Please count the lines below that contain the string "grassy", matching case exactly, and reply with only that number.

Dataset content

[Begin]

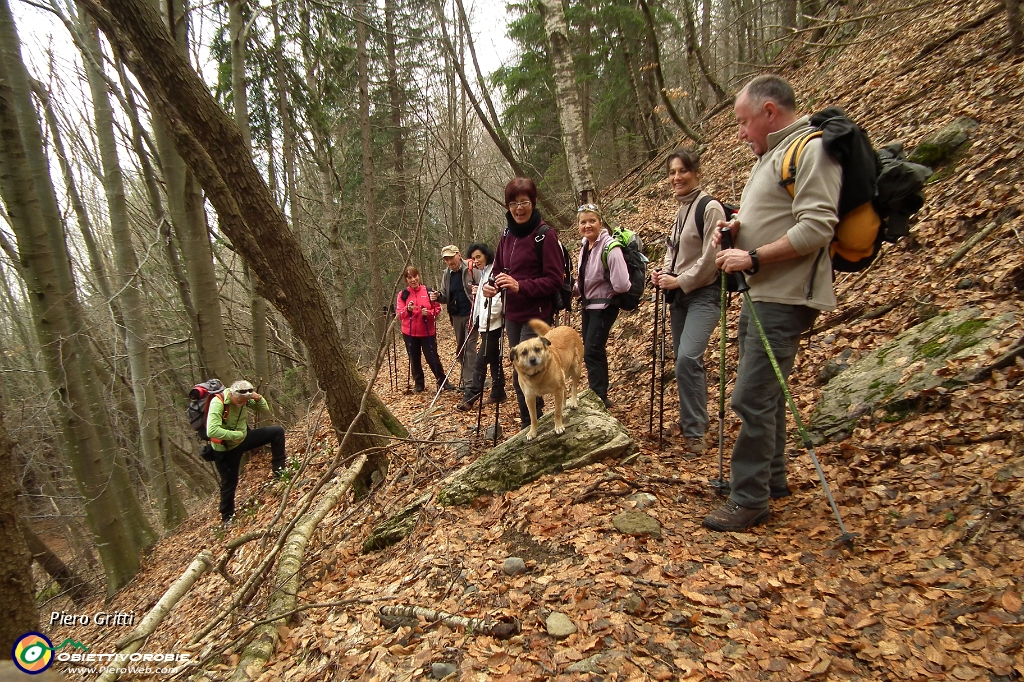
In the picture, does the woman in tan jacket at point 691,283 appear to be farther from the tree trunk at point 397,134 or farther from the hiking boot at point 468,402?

[End]
[Begin]

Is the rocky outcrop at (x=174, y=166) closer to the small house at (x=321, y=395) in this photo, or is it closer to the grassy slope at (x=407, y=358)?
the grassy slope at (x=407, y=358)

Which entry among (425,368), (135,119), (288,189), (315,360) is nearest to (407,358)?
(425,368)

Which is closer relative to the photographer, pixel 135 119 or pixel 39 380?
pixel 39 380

[End]
[Begin]

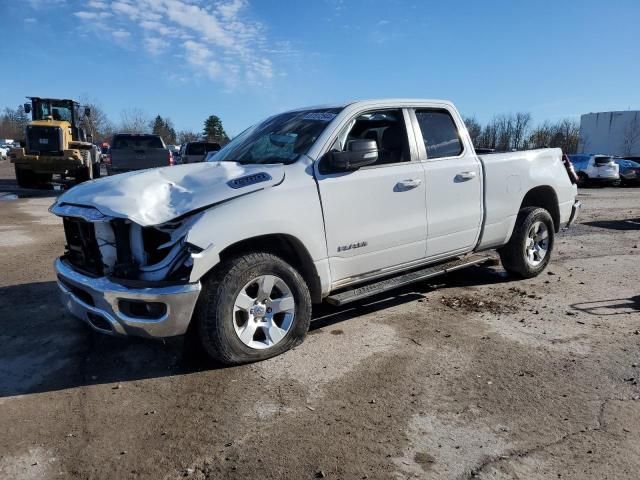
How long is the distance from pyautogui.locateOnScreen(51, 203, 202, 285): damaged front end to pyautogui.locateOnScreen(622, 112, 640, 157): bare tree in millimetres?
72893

[End]

Task answer
2